Monthly Archives: January 2013

NodeJS Jenkins Integration using Maven

Jenkins projects at my current workplace are really heterogeneous, e.g. we’re using TFS and Git for SCM’s, building on CentOS and Windows alike, from Java to .Net projects. Lately, NodeJS was added to the mix. There is a variety of approaches for building NodeJS projects in Jenkins out there, but none of them really fit our case. The reasons why:

  • Packaged application must be published to local Artifactory
    • This is part of our regular CI flow
    • All artifacts must reside here
  • No package managers allowed on production servers
    • When deploying, the entire application should be deployable as is, one package picked up from Artifactory
    • OS dependencies are already present during application deploy, all others should be contained in the application itself
  • Managing private NodeJS dependencies
    • Java / Maven projects already natively support this, so the idea was to keep the flow as close to this one as possible
    • When Artifactory starts supporting NPM repositories, this might change
  • Must use Maven Release plugin to well, perform releases
    • On Jenkins, the idea is to use release new versions using this plugin

Some of these are imposed by our own work flow which may not fit yours, but it seems to me that the final solution is good and applicable to other ecosystems as well.

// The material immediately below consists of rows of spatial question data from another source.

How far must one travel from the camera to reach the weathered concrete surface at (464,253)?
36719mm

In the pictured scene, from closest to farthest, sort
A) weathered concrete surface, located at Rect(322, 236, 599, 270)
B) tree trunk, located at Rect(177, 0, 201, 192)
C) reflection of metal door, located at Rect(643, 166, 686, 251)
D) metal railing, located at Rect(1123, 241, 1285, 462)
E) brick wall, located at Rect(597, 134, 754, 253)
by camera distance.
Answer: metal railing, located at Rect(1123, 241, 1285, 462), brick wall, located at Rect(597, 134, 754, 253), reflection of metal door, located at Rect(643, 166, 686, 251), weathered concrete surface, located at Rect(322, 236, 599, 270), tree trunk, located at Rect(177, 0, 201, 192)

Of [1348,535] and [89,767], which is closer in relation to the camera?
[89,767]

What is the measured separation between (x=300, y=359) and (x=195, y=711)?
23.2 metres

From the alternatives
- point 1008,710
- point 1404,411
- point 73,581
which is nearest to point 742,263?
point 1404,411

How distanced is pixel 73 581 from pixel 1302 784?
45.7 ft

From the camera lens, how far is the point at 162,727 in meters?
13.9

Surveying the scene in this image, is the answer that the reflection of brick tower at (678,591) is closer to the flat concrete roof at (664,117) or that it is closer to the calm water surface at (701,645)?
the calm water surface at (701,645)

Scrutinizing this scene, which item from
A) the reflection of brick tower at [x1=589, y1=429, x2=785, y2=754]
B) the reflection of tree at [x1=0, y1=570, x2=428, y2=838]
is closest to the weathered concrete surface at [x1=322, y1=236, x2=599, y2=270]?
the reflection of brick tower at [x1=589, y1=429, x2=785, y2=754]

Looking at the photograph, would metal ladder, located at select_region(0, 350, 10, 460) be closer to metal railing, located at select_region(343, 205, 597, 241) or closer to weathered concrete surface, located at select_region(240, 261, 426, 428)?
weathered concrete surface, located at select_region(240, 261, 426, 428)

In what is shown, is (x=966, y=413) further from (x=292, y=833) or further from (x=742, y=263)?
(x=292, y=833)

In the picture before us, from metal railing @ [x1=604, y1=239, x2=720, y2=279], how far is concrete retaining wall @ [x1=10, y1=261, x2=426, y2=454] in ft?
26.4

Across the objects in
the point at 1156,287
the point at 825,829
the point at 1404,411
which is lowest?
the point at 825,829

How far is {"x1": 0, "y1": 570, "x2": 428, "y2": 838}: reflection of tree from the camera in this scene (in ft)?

Since Maven was needed in the flow, both for managing dependencies and for performing releases from Jenkins, we needed to reconcile Maven project definition in pom.xml with NodeJS structure. The pom was required to support the following actions (within Maven life-cycle and Jenkins too):

  • Install test and run-time dependencies
    • They are needed on developer or Jenkins build machine
    • And are installed to the project’s node_modules folder
  • Install private dependencies
    • From other in-house projects
  • Create packages for deployment
    • To be published to Artifactory from Jenkins
  • Run tests
    • In Jenkins readable format

Installing test and run-time dependencies is performed within Ant task:

<execution>
  <id>compile</id>
  <phase>compile</phase>
  <configuration>
    <tasks>
      <echo message="========== installing public dependencies ===================" />
      <exec executable="npm" dir="${project.basedir}" failonerror="true">
        <arg value="install" />
      </exec>
    </tasks>
  </configuration>
  <goals>
    <goal>run</goal>
  </goals>
</execution>

So essentially, “npm install” is executed. At this time, using npm is OK since developer machines or CI build machines have internet access and can pull all those dependencies easily.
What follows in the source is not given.